Her arm controller, called the "Brissot," allows her to "remotely control, modulate, and transform her live voice through a series of controlled effects."

On stage Emilie strives for total control of her musical output - from beats to harmonies and modulations - while standing alone on stage (perhaps Neurosky's brainwave sensors are the next stage in Emilie's quest to bring science and art together).

Friday, October 10, 2008

Brainwave Sensors Enable Thought Control





A brief intro to brainwave capture:

1 Neurons communicate with electrical impulses

2 Research has shown that certain frequencies of electrical impulses (or brainwaves) correspond to unique emotive states

3 The development of bio-sensor headgear products (see Neurosky) for the consumer market promises to make it possible for an individual to measure, observe, play video games, and archive brainwaves (and emotive brain states)

4 The nascent technology can currently identify brain states of: awareness, meditative, or drowsiness, but as the technology progresses it should be able to identify increasingly nuanced brain states based on the unique brainwave patterns

Implications:

Low-cost brainwave sensors would take personality capture to the next level. If designers make these devises discrete or stylish enough, the average consumer could record a variety of unique brainwaves throughout their day and upload them to a personality capture website (like lifenaut) in realtime - like a much advanced Twitter.

(Dataset excerpts)
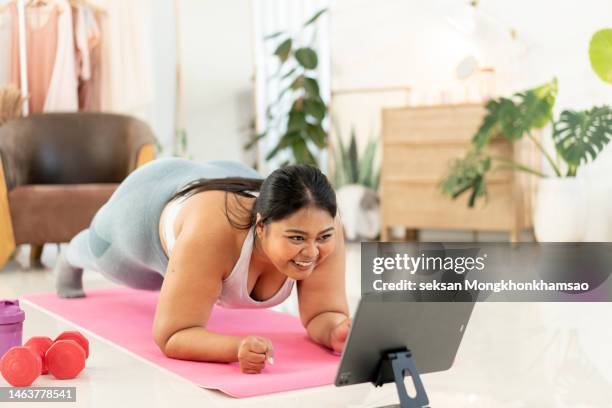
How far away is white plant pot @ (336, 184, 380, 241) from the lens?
20.0 feet

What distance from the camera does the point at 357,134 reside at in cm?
639

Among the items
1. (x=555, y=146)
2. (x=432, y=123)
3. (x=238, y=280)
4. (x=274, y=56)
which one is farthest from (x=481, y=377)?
(x=274, y=56)

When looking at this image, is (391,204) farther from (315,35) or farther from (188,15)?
(188,15)

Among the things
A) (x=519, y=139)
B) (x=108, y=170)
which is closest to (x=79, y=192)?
(x=108, y=170)

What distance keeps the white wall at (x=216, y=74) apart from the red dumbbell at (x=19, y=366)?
A: 182 inches

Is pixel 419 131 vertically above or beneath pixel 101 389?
above

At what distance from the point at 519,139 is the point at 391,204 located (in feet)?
3.54

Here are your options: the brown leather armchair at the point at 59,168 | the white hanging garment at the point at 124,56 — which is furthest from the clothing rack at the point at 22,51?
the brown leather armchair at the point at 59,168

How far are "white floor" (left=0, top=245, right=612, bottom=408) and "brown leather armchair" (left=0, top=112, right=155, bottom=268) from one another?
1268mm

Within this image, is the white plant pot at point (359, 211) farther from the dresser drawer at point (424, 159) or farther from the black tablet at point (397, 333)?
the black tablet at point (397, 333)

* [The problem]
Answer these questions from the brainwave excerpt:
(a) What name is given to Emilie's arm controller?
(b) Which brain states can the nascent technology currently identify?
(c) What website is named as an example of a personality capture website?
Please rely only on the brainwave excerpt.

* [Answer to this problem]
(a) The "Brissot."
(b) Awareness, meditative, and drowsiness.
(c) Lifenaut.